** Begin Text block **
Constitution Hill

Johannesburg


Page created : 9th March 2022
Page updated : 20th April 2025


Explore the REAL Johannesburg

” Start with a trip back in history to the darkest days of apartheid and end with a visit to the Constitutional Court – and the future’s promise of hope! “

” A provocative tour that exposes one to the treatment endured by both criminal and political inmates during the apartheid era. “

” An amazing guided experience – the court is free, but having a guide makes it come alive! “

Constitution Hill, Awaiting Trial Prison, Johannesburg by night

CONSTITUTION HILL

Johannesburg’s Constitution Hill is the Johannesburg equivalent of Cape Town’s Robben Island – only better, and is arguably the most interesting – and disturbing, historical precinct in the city.
The site has three prison museums :
– Johannesburg Fort and the old prison
– The Women’s Gaol
– Number Four Prison . . .
. . . as well as the remains of the Awaiting Trial Block.

The buildings have been left in their original condition, and nothing has been renovated, painted or paved – as ALL heritage buildings should be!

Amidst the gloom of incarceration, this is also the site of the highest court in the land – the Constitutional Court, which is open for visits – even when in session.
** End Text block **
▶ **Set task**
Print the stretch of the Constitution Hill text from "Johannesburg’s Constitution Hill" through "buildings should be!", copied word for word.
** Begin Dataset entries **
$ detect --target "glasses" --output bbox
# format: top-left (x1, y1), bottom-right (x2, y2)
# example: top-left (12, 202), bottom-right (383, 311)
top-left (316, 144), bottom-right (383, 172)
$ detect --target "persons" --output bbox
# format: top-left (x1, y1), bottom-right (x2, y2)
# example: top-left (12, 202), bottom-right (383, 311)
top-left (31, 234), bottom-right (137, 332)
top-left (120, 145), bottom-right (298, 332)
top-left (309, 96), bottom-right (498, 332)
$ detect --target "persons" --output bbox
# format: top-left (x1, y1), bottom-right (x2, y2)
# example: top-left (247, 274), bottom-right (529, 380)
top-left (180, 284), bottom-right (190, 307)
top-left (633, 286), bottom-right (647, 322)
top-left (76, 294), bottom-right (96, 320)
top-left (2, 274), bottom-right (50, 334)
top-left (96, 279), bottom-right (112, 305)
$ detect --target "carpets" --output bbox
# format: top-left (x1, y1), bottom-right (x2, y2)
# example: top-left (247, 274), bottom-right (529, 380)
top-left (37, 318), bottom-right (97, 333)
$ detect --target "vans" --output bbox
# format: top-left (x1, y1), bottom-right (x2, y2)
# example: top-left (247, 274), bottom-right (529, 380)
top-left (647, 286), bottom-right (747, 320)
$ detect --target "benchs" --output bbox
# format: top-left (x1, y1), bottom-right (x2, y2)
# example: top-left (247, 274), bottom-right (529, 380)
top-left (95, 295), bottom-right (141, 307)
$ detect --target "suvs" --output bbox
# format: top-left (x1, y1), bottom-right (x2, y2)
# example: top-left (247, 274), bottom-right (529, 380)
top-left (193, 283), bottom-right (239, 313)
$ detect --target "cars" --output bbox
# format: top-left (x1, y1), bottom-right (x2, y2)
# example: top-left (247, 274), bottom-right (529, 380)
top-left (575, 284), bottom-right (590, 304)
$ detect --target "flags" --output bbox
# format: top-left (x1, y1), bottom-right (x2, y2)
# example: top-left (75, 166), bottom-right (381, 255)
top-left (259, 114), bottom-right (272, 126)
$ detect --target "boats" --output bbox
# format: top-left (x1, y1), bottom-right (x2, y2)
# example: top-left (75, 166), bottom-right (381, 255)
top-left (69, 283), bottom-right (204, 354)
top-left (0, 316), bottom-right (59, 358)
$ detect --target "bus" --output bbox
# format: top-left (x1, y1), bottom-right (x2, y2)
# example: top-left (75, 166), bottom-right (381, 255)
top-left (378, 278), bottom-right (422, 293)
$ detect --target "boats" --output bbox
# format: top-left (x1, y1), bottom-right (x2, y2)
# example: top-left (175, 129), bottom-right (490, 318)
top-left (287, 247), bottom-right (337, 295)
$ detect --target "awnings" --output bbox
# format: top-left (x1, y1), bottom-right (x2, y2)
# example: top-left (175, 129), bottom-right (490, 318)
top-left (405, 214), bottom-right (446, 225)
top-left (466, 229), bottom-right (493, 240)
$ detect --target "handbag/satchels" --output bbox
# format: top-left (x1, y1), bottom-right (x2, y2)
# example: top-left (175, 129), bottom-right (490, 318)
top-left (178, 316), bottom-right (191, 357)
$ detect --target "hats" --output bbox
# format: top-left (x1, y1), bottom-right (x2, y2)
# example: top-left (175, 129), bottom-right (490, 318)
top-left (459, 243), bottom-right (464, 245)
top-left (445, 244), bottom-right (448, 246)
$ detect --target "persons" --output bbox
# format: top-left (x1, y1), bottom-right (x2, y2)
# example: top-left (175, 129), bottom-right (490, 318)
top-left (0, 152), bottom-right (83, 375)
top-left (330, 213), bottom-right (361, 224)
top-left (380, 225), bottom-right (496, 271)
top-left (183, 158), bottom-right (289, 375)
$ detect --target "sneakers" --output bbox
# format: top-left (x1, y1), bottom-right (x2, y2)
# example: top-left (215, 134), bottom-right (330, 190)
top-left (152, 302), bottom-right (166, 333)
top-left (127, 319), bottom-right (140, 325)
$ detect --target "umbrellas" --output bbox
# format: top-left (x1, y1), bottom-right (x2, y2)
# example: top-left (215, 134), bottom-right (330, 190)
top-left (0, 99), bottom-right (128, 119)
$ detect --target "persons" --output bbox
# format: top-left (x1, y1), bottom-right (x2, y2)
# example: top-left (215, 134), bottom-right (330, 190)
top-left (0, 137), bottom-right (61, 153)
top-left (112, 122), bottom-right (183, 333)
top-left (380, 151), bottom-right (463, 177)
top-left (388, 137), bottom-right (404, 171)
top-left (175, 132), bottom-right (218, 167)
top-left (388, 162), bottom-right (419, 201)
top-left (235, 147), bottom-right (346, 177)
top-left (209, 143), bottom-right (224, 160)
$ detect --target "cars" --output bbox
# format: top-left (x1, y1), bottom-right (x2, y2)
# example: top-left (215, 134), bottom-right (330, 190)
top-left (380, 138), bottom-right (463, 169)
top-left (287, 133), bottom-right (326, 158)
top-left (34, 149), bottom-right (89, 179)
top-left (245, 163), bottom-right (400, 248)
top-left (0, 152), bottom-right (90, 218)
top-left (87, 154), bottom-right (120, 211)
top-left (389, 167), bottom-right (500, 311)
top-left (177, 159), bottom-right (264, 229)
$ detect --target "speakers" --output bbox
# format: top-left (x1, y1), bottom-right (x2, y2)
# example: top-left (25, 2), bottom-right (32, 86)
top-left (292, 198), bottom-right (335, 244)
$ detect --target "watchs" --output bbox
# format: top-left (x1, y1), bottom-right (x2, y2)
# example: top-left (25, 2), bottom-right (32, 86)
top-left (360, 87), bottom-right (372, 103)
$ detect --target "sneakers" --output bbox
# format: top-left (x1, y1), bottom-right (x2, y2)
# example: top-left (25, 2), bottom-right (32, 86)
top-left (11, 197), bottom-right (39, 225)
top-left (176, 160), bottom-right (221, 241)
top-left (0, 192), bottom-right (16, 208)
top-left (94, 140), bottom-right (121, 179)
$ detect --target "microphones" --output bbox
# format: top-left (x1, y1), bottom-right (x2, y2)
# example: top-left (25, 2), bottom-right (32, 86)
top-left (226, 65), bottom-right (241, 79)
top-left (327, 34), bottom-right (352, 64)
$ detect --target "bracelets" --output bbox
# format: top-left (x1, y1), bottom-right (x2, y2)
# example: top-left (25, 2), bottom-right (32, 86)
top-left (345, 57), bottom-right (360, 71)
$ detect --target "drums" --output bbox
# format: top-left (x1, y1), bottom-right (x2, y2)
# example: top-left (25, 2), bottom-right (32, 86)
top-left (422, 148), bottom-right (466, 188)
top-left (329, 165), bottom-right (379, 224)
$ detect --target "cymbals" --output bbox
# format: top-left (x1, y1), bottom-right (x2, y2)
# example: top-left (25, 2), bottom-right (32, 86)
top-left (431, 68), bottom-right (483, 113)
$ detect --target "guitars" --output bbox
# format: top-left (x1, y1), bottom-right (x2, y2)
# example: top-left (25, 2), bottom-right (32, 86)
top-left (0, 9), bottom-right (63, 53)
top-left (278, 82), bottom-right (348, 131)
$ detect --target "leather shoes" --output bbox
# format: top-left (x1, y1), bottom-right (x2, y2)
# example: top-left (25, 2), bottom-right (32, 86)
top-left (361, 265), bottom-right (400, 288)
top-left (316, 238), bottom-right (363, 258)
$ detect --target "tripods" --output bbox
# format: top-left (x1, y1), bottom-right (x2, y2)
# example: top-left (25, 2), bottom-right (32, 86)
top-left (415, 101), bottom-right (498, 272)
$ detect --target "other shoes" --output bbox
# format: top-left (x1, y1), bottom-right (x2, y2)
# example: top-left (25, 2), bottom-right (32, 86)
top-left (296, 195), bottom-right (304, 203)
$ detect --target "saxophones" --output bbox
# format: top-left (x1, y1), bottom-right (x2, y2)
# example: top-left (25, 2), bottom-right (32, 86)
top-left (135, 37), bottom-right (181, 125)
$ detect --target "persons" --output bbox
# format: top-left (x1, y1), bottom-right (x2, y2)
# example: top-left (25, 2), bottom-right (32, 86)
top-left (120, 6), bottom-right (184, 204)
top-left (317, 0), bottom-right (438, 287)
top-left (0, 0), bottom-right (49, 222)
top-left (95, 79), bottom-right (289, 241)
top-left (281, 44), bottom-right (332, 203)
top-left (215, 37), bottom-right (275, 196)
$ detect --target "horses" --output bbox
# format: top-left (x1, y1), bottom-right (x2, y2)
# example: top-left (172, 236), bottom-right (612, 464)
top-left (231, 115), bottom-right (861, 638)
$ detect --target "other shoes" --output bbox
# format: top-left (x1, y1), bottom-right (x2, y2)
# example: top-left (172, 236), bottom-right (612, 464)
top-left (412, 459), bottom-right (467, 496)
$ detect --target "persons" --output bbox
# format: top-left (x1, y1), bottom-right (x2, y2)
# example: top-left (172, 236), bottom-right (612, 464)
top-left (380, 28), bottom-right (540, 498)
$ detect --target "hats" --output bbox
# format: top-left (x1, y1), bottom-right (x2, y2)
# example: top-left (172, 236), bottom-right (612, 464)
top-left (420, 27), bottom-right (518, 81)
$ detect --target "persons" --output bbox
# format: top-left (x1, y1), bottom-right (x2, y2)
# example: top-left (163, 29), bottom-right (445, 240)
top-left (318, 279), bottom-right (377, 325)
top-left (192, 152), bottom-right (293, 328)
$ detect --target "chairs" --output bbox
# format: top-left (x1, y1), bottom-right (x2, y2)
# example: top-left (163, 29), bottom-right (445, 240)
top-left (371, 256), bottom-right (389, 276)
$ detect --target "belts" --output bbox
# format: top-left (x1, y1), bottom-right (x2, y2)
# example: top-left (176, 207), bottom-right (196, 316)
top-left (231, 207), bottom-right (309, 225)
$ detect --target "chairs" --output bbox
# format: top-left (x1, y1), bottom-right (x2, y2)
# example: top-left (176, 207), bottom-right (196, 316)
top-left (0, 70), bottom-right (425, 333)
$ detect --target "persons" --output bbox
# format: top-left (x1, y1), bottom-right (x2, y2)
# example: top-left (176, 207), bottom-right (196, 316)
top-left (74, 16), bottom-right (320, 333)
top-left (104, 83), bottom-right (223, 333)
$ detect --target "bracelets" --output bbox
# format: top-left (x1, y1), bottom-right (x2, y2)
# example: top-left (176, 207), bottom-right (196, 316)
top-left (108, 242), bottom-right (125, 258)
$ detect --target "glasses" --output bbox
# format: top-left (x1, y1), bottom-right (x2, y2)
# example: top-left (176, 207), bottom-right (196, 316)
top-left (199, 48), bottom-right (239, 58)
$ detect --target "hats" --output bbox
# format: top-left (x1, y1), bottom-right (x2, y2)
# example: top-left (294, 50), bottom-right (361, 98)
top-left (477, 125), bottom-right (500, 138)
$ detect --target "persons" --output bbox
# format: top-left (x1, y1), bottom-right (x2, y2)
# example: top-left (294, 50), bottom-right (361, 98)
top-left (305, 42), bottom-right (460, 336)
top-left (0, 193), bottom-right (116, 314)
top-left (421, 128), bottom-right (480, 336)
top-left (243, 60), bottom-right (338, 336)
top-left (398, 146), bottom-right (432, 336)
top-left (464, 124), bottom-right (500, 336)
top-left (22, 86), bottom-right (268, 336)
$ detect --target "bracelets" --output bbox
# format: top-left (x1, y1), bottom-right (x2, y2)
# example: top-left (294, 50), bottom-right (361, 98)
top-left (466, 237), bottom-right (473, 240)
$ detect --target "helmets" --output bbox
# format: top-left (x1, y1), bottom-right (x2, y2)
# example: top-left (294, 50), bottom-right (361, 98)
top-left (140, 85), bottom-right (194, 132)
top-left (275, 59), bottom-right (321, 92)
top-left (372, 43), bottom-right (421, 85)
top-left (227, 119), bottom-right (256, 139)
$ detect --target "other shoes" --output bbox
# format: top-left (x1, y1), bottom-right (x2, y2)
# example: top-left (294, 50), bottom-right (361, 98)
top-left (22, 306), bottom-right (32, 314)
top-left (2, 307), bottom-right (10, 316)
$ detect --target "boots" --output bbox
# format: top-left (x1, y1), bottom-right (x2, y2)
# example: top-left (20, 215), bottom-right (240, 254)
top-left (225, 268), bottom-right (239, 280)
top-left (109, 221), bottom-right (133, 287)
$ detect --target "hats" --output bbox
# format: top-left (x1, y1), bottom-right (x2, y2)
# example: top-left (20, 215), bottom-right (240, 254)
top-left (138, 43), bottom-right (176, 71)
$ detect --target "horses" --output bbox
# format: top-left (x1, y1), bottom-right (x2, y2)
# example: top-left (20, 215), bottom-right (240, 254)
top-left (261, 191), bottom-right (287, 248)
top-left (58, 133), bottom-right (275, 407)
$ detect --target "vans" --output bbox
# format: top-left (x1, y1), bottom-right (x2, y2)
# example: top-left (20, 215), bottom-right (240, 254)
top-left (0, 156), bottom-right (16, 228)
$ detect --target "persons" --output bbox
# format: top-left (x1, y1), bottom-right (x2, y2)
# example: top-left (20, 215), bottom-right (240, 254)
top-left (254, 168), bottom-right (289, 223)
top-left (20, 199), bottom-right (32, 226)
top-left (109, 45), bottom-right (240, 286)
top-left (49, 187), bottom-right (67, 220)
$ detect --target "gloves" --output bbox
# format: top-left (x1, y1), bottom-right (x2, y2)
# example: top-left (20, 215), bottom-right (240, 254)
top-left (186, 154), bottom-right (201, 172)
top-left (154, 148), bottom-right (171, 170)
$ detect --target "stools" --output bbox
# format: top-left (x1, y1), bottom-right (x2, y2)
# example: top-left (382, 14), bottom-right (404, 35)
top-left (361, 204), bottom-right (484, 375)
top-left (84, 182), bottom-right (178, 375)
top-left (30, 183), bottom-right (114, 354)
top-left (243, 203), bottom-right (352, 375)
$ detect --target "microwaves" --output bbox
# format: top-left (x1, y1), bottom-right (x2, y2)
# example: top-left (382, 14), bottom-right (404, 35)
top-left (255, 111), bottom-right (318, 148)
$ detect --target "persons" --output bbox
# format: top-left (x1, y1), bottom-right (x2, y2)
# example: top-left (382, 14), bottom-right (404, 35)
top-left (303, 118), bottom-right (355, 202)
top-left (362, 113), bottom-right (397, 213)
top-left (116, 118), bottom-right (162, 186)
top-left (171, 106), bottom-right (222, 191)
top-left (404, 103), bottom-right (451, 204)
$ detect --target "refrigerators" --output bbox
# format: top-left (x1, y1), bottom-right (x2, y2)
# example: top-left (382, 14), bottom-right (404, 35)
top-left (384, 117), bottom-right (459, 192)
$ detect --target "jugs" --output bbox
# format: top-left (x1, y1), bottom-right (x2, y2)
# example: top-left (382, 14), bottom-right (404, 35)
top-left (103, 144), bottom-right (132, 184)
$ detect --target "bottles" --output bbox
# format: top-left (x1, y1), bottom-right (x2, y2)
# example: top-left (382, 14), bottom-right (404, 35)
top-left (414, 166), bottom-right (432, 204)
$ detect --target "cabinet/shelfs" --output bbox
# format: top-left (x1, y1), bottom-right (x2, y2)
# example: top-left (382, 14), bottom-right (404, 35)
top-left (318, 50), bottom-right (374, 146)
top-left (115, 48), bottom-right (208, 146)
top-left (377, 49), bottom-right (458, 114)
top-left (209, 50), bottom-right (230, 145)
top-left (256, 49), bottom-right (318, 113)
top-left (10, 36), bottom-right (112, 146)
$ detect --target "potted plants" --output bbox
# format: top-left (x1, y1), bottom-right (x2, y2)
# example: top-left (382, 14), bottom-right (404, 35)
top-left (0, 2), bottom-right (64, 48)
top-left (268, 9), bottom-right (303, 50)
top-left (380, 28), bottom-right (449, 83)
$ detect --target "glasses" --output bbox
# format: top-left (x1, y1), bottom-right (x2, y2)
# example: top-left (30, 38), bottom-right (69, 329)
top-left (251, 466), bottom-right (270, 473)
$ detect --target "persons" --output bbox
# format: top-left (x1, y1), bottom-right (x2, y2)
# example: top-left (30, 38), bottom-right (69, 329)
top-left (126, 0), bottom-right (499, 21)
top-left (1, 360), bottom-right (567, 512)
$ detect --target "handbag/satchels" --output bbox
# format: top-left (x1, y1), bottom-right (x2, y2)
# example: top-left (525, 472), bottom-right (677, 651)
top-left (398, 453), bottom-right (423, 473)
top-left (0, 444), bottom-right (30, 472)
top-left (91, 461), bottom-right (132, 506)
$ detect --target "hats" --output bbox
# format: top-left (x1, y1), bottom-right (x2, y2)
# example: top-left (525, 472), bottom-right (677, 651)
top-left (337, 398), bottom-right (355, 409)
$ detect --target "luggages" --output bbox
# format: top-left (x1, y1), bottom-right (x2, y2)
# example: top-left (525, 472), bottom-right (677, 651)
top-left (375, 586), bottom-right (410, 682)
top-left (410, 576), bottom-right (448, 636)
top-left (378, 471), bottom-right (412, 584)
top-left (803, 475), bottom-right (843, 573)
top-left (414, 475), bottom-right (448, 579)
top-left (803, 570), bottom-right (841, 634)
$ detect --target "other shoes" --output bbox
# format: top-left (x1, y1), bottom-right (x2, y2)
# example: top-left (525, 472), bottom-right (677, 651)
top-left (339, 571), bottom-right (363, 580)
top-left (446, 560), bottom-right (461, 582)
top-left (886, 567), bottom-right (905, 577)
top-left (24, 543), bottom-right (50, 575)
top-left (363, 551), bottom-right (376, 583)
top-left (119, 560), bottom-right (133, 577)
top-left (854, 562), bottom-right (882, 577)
** End Dataset entries **
▶ **Exercise response**
Johannesburg’s Constitution Hill is the Johannesburg equivalent of Cape Town’s Robben Island – only better, and is arguably the most interesting – and disturbing, historical precinct in the city.
The site has three prison museums :
– Johannesburg Fort and the old prison
– The Women’s Gaol
– Number Four Prison . . .
. . . as well as the remains of the Awaiting Trial Block.

The buildings have been left in their original condition, and nothing has been renovated, painted or paved – as ALL heritage buildings should be!